Direction: Can you carry on the patent claims about music section detection below, starting right after their last sentence?

··· Document passage

Legal claims defining the scope of protection. Each claim is shown in both the original legal language and a plain English translation.
1. A music section detecting apparatus, comprising: an index calculating unit that calculates a tonality index of a signal component of each area of an input signal transformed into a time frequency domain based on intensity of the signal component and a function obtained by approximating the intensity of the signal component; and a music determining unit that determines whether or not each area of the input signal includes music based on the tonality index, wherein the index calculating unit includes: a maximum point detecting unit that detects a point of maximum intensity of the signal component from the input signal of a predetermined time section; and an approximate processing unit that approximates the intensity of the signal component near the maximum point by a quadratic function, and the index calculating unit calculates the index based on an error between the intensity of the signal component near the maximum point and the quadratic function.
A music section detection system identifies music within an audio signal. It transforms the input audio into a time-frequency representation. An index calculator then determines a "tonality index" for each region of this representation, based on the signal's intensity and how well a quadratic function approximates it. This calculator finds the frequency with maximum intensity and approximates the intensity around that point with a quadratic function. The tonality index is then computed based on the error between the actual intensity and the quadratic approximation. A music determination unit uses these tonality indices to decide if each region contains music.
2. The music section detecting apparatus according to claim 1 , wherein the index calculating unit adjusts the index according to a curvature of the quadratic function.
The music section detection system from the previous description refines its tonality index calculation. After approximating the signal intensity with a quadratic function, the system adjusts the tonality index based on the curvature (steepness or flatness) of the quadratic function. Steeper curvatures may indicate stronger tonal components, influencing the index accordingly.
3. The music section detecting apparatus according to claim 1 , wherein the index calculating unit adjusts the index according to a frequency of a maximum point of the quadratic function.
The music section detection system from the previous description refines its tonality index calculation. After approximating the signal intensity with a quadratic function, the system adjusts the tonality index based on the frequency at which the quadratic function reaches its maximum value. Certain frequency ranges might be more indicative of music, leading to index adjustments.

······
··· Given records

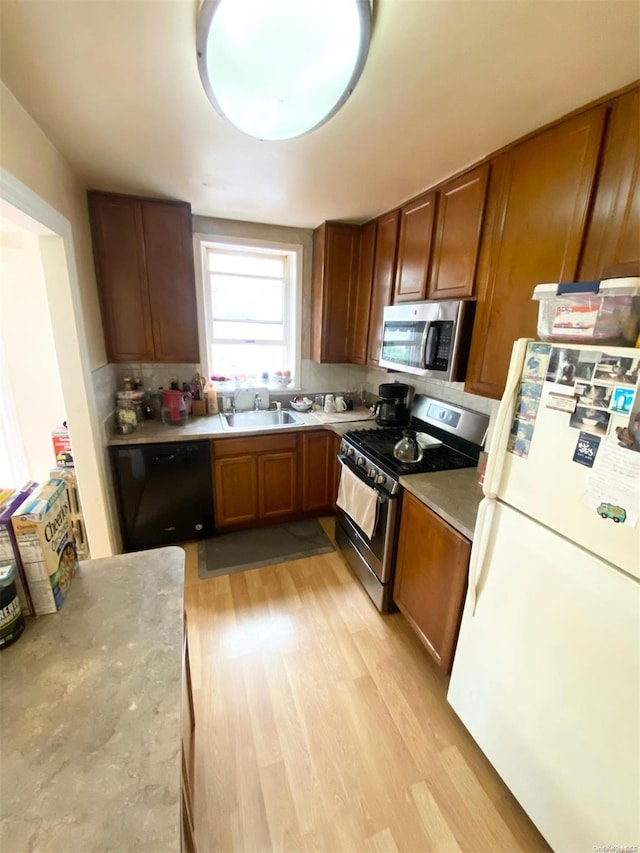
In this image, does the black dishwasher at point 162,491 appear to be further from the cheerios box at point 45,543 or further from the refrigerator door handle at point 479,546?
the refrigerator door handle at point 479,546

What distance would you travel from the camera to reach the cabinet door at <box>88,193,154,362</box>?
2.17 meters

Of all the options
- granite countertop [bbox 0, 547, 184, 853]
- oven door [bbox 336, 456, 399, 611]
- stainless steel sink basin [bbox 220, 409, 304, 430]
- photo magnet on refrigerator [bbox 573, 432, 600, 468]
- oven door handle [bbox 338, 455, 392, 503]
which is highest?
photo magnet on refrigerator [bbox 573, 432, 600, 468]

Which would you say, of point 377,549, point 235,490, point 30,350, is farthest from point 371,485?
point 30,350

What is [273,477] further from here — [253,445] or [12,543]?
[12,543]

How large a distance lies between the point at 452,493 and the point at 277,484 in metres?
1.49

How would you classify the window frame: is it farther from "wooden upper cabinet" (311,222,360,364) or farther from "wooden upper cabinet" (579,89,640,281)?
"wooden upper cabinet" (579,89,640,281)

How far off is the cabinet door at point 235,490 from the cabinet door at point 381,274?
4.20 ft

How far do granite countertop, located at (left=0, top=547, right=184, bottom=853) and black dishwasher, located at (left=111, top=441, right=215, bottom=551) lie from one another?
1.34 meters

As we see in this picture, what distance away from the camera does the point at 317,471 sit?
9.25 ft

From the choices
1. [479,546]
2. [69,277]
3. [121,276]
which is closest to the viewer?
[479,546]

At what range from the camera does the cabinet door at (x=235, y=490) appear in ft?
8.39

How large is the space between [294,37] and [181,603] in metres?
1.61

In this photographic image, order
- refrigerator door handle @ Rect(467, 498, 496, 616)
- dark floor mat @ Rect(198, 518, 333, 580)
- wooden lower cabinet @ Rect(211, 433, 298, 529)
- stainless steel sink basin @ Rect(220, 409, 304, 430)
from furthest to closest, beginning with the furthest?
stainless steel sink basin @ Rect(220, 409, 304, 430) < wooden lower cabinet @ Rect(211, 433, 298, 529) < dark floor mat @ Rect(198, 518, 333, 580) < refrigerator door handle @ Rect(467, 498, 496, 616)

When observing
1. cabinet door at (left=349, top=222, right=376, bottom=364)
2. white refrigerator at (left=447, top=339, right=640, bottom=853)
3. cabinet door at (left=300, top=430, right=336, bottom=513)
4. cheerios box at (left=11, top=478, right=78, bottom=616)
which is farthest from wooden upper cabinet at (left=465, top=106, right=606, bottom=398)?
cheerios box at (left=11, top=478, right=78, bottom=616)
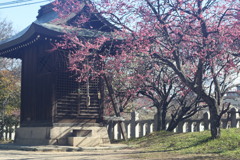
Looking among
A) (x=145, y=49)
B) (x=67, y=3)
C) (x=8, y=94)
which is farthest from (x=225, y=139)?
(x=8, y=94)

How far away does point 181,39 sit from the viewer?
1206 centimetres

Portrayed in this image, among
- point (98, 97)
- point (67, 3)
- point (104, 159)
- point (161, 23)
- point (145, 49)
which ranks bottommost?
point (104, 159)

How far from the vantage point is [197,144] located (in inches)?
512

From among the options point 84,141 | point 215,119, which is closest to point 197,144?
point 215,119

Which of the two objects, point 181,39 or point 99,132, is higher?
point 181,39

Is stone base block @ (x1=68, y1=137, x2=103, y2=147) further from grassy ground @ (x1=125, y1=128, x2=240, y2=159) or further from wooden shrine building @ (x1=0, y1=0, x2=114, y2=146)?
grassy ground @ (x1=125, y1=128, x2=240, y2=159)

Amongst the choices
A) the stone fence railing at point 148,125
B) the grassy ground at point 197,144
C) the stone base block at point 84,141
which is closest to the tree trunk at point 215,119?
the grassy ground at point 197,144

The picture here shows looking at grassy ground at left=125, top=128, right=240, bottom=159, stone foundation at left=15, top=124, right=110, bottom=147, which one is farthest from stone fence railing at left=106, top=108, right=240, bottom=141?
grassy ground at left=125, top=128, right=240, bottom=159

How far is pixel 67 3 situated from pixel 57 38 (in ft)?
5.59

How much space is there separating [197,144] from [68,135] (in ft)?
18.8

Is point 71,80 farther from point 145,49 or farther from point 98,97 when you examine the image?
point 145,49

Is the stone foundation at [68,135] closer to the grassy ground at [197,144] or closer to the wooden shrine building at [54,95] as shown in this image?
the wooden shrine building at [54,95]

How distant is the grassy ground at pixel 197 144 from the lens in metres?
11.5

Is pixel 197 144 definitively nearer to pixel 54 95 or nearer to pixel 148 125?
pixel 148 125
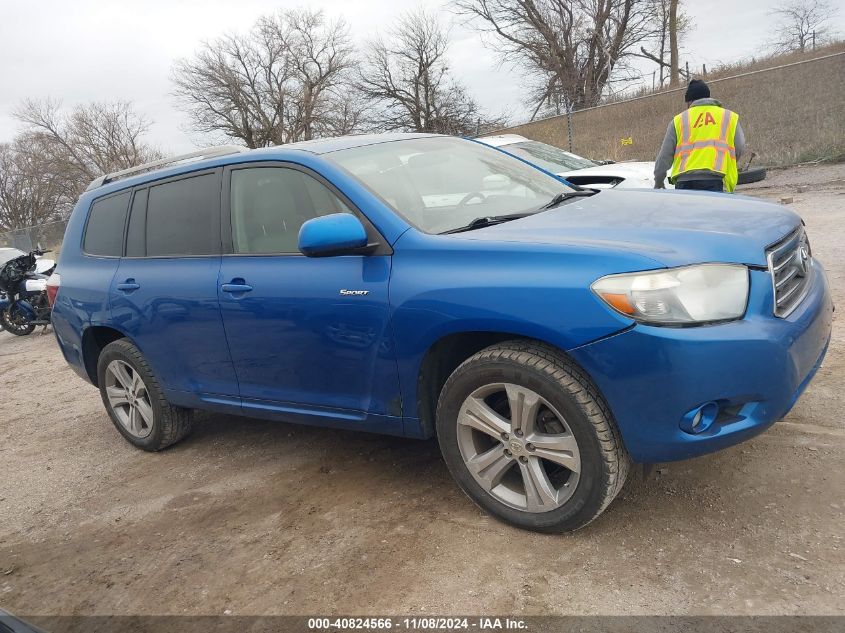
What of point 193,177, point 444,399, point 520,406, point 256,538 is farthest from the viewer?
point 193,177

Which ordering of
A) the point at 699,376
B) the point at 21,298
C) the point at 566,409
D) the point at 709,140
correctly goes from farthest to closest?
the point at 21,298, the point at 709,140, the point at 566,409, the point at 699,376

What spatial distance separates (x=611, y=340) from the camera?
8.11 ft

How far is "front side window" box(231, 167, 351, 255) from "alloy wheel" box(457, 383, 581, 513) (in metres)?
1.17

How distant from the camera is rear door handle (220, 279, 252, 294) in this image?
11.8 ft

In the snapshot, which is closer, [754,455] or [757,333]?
[757,333]

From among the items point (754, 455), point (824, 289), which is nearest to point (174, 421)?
point (754, 455)

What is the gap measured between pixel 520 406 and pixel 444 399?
35cm

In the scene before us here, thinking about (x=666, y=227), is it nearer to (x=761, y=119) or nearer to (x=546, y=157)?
(x=546, y=157)

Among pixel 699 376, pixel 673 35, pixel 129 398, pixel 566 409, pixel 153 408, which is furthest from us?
pixel 673 35

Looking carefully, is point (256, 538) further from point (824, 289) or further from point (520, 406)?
point (824, 289)

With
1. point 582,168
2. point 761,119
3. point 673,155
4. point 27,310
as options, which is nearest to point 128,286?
point 673,155

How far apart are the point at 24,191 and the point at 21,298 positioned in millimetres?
48707

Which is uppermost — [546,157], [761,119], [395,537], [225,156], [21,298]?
[761,119]

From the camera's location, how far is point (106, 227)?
4746mm
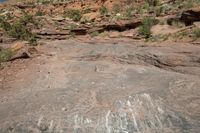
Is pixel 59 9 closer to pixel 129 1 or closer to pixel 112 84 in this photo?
pixel 129 1

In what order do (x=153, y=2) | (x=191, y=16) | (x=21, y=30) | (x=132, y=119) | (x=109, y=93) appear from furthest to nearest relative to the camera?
1. (x=153, y=2)
2. (x=21, y=30)
3. (x=191, y=16)
4. (x=109, y=93)
5. (x=132, y=119)

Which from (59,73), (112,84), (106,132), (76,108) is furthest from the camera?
(59,73)

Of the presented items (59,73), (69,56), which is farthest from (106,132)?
(69,56)

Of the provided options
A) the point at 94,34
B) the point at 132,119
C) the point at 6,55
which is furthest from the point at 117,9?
the point at 132,119

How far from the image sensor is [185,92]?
401 inches

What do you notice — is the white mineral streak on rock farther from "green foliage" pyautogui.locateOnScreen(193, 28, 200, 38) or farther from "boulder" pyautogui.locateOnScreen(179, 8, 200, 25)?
"boulder" pyautogui.locateOnScreen(179, 8, 200, 25)

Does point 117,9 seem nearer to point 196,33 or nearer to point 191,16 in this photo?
point 191,16

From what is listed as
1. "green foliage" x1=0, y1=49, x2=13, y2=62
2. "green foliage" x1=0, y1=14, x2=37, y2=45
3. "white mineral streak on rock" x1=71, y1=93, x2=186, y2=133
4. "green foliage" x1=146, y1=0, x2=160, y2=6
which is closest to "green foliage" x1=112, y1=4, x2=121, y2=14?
"green foliage" x1=146, y1=0, x2=160, y2=6

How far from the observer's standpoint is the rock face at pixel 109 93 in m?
9.19

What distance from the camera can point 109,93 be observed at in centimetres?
1039

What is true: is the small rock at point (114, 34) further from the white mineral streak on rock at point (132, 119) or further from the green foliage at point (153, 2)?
the white mineral streak on rock at point (132, 119)

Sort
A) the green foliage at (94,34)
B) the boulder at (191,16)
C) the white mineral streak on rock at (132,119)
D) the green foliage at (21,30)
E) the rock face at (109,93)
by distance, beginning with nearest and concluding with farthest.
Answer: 1. the white mineral streak on rock at (132,119)
2. the rock face at (109,93)
3. the boulder at (191,16)
4. the green foliage at (21,30)
5. the green foliage at (94,34)

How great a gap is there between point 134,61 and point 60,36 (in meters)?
8.64

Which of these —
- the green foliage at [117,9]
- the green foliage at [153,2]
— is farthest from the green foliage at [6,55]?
the green foliage at [153,2]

······

The response:
4. A music section detecting apparatus, comprising: an index calculating unit that calculates a tonality index of a signal component of each area of an input signal transformed into a time frequency domain based on intensity of the signal component and a function obtained by approximating the intensity of the signal component; a music determining unit that determines whether or not each area of the input signal includes music based on the tonality index; and a feature quantity calculating unit that calculates a feature quantity of the input signal corresponding to a predetermined time based on the tonality index of each area of the input signal corresponding to the predetermined time, wherein the music determining unit determines that the input signal corresponding to the predetermined time includes music when the feature quantity is larger than a predetermined threshold value.
A music section detection system identifies music within an audio signal. It transforms the input audio into a time-frequency representation. An index calculator determines a "tonality index" for each region, based on the signal's intensity and how well a quadratic function approximates it. A feature calculator then computes a "feature quantity" for specific time segments, based on the combined tonality indices within that segment. If this feature quantity exceeds a threshold, a music determination unit declares that the time segment contains music.
5. The music section detecting apparatus according to claim 4 , wherein the feature quantity calculating unit calculates the feature quantity by integrating the tonality index of each area of the input signal corresponding to the predetermined time in a time direction for each frequency.
The music section detection system from the previous description calculates the "feature quantity" by integrating the tonality index values across time for each frequency. This effectively sums up the tonal content at each frequency over the specified time period, creating a cumulative measure of tonality for the feature quantity calculation.
6. The music section detecting apparatus according to claim 4 , wherein the feature quantity calculating unit calculates the feature quantity by integrating the tonality index of the area in which the tonality index larger than a predetermined threshold value is most continuous in a time direction for each frequency in each area of the input signal corresponding to the predetermined time.
The music section detection system from the previous description calculates the "feature quantity" by identifying the most continuous area of high tonality (above a threshold) across time for each frequency. It then integrates these tonality index values only within these continuous regions, focusing on sustained tonal components to derive the feature quantity.
7. The music section detecting apparatus according to claim 4 , further comprising a filter processing unit that filters the feature quantity in a time direction, wherein the music determining unit determines that the input signal corresponding to the predetermined time includes music when the feature quantity filtered in the time direction is larger than a predetermined threshold value.
The music section detection system from the previous description further refines its music detection by filtering the calculated "feature quantity" over time. This filtering smooths out short-term fluctuations. The music determination unit then compares this filtered feature quantity against a threshold to decide if a time segment contains music.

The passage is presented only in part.